Pictures aside, write out every record exactly as it appears.

**Data provided:**
──────
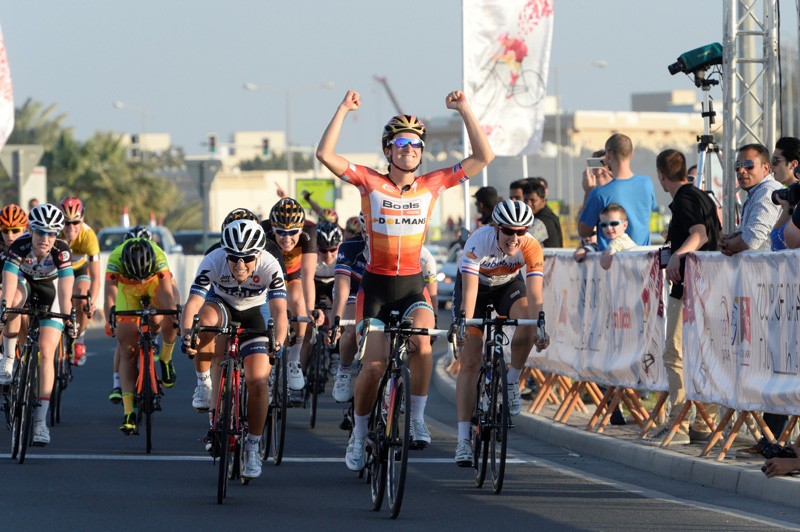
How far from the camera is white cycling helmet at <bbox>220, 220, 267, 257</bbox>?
10516 millimetres

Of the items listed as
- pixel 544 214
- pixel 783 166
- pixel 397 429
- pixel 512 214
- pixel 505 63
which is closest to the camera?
pixel 397 429

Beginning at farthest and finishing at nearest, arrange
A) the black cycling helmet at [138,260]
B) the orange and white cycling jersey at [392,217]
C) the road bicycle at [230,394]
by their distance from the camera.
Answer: the black cycling helmet at [138,260] < the orange and white cycling jersey at [392,217] < the road bicycle at [230,394]

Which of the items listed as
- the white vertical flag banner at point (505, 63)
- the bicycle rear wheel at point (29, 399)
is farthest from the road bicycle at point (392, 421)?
the white vertical flag banner at point (505, 63)

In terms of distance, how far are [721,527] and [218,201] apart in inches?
4294

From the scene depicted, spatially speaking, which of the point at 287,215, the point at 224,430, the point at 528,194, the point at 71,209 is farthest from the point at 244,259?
the point at 528,194

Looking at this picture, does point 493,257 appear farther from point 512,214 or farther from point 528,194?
point 528,194

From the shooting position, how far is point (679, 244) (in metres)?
12.8

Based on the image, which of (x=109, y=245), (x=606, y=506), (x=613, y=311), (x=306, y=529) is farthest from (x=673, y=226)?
(x=109, y=245)

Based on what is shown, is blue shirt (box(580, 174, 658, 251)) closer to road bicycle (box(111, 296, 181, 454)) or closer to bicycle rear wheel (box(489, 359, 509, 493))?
road bicycle (box(111, 296, 181, 454))

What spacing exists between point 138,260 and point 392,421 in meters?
4.76

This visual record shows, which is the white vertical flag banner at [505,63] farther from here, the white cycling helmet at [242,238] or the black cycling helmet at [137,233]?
the white cycling helmet at [242,238]

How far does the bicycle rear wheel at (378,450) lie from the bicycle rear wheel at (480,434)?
31.4 inches

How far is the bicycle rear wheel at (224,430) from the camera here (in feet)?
33.5

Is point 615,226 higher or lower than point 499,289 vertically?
higher
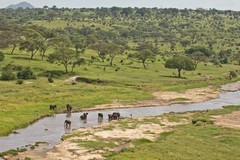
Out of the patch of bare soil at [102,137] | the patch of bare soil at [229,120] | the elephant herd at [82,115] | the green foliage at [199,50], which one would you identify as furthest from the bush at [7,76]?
the green foliage at [199,50]

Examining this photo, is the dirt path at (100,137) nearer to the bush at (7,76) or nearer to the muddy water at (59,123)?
the muddy water at (59,123)

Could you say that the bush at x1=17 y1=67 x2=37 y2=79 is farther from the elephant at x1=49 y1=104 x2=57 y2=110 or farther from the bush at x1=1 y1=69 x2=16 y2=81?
the elephant at x1=49 y1=104 x2=57 y2=110

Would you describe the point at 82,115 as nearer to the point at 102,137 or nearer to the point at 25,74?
the point at 102,137

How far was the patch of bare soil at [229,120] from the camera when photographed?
59.3 metres

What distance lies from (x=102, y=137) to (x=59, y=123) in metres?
10.6

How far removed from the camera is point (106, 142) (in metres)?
47.9

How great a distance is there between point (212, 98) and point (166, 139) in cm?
4253

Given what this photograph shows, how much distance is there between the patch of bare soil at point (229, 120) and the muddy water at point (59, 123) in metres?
9.21

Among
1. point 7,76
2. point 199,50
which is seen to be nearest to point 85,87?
point 7,76

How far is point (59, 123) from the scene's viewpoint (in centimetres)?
5859

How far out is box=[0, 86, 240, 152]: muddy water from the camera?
158 ft

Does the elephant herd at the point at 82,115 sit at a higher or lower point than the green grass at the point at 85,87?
lower

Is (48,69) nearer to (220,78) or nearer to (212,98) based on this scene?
(212,98)

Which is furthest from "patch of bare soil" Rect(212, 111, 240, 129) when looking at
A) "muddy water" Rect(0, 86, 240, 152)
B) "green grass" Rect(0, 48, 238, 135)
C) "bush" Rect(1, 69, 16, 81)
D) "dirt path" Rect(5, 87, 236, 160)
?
"bush" Rect(1, 69, 16, 81)
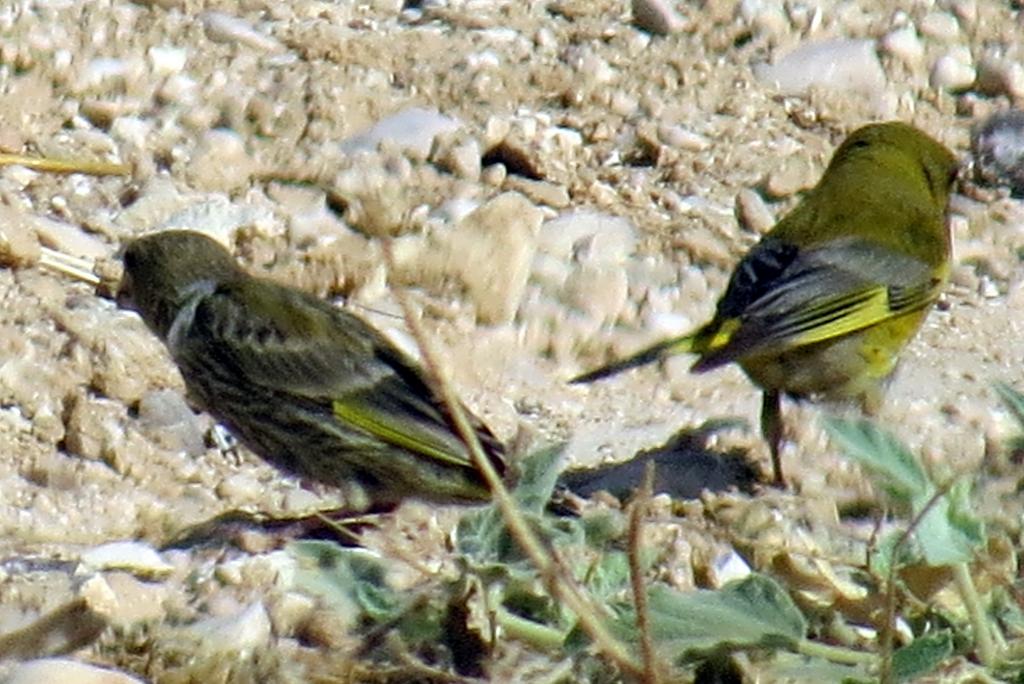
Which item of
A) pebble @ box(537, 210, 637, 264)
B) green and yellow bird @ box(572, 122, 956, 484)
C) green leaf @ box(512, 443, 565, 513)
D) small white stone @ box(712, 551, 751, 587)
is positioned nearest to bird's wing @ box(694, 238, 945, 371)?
green and yellow bird @ box(572, 122, 956, 484)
──────
**Solution:**
How far from the camera is white cycling helmet at <bbox>220, 220, 267, 257</bbox>?
10516 millimetres

Of the items listed as
- pixel 544 214
- pixel 783 166
- pixel 397 429
- pixel 512 214
- pixel 505 63
which is closest to the camera?
pixel 397 429

Beginning at farthest and finishing at nearest, arrange
A) the black cycling helmet at [138,260]
B) the orange and white cycling jersey at [392,217]
C) the road bicycle at [230,394]
by their distance from the camera.
Answer: the black cycling helmet at [138,260] < the orange and white cycling jersey at [392,217] < the road bicycle at [230,394]

Which of the items listed as
- the white vertical flag banner at point (505, 63)
- the bicycle rear wheel at point (29, 399)
is farthest from the road bicycle at point (392, 421)?
the white vertical flag banner at point (505, 63)

In terms of distance, how far are [721,527] and [218,201] apart in inches?
4294

From the scene depicted, spatially speaking, which of the point at 287,215, the point at 224,430, the point at 528,194, the point at 71,209 is farthest from the point at 244,259?
the point at 528,194

Looking at this picture, does point 493,257 appear farther from point 512,214 or farther from point 528,194?
point 528,194

From the shooting position, how far is point (679, 244) (in metres)?
12.8

Based on the image, which of (x=109, y=245), (x=606, y=506), (x=613, y=311), (x=306, y=529) is farthest from (x=673, y=226)?
(x=109, y=245)

Based on what is shown, is blue shirt (box(580, 174, 658, 251)) closer to road bicycle (box(111, 296, 181, 454)) or closer to bicycle rear wheel (box(489, 359, 509, 493))?
road bicycle (box(111, 296, 181, 454))

What spacing exists between point 138,260 and point 392,421 in meters?
4.76

This visual record shows, which is the white vertical flag banner at [505,63] farther from here, the white cycling helmet at [242,238] or the black cycling helmet at [137,233]?
the white cycling helmet at [242,238]

How far does the bicycle rear wheel at (378,450) lie from the bicycle rear wheel at (480,434)?
31.4 inches

How far is the bicycle rear wheel at (224,430) from the camera here (in feet)?
33.5

Is point 615,226 higher or lower than point 499,289 vertically?
higher
Out of the patch of bare soil at [102,137] | the patch of bare soil at [229,120] | the elephant herd at [82,115] | the green foliage at [199,50], which one would you identify as furthest from the bush at [7,76]?
the green foliage at [199,50]

Examining this photo, is the dirt path at (100,137) nearer to the bush at (7,76) or nearer to the muddy water at (59,123)?
the muddy water at (59,123)

Could you say that the bush at x1=17 y1=67 x2=37 y2=79 is farther from the elephant at x1=49 y1=104 x2=57 y2=110 or farther from the bush at x1=1 y1=69 x2=16 y2=81?
the elephant at x1=49 y1=104 x2=57 y2=110

Would you describe the point at 82,115 as nearer to the point at 102,137 or nearer to the point at 25,74?
the point at 102,137

How far was the patch of bare soil at [229,120] from the camera when photographed?
59.3 metres

What distance lies from (x=102, y=137) to (x=59, y=123) in metres?
10.6

How far removed from the camera is point (106, 142) (in metres)?
47.9

How great a distance is there between point (212, 98) and point (166, 139) in cm?
4253

Given what this photograph shows, how much distance is there between the patch of bare soil at point (229, 120) and the muddy water at point (59, 123) in metres?
9.21

Among
1. point 7,76
2. point 199,50
which is seen to be nearest to point 85,87?
point 7,76

How far is point (59, 123) from the scene's viewpoint (in centimetres)?
5859

How far out is box=[0, 86, 240, 152]: muddy water from the camera?
158 ft

Does the elephant herd at the point at 82,115 sit at a higher or lower point than the green grass at the point at 85,87?
lower

Is (48,69) nearer to (220,78) or nearer to (212,98) based on this scene?
(212,98)

Which is furthest from "patch of bare soil" Rect(212, 111, 240, 129) when looking at
A) "muddy water" Rect(0, 86, 240, 152)
B) "green grass" Rect(0, 48, 238, 135)
C) "bush" Rect(1, 69, 16, 81)
D) "dirt path" Rect(5, 87, 236, 160)
?
"bush" Rect(1, 69, 16, 81)
Which item of
A) pebble @ box(537, 210, 637, 264)
B) green and yellow bird @ box(572, 122, 956, 484)
C) green leaf @ box(512, 443, 565, 513)
D) small white stone @ box(712, 551, 751, 587)
is positioned nearest to bird's wing @ box(694, 238, 945, 371)?
green and yellow bird @ box(572, 122, 956, 484)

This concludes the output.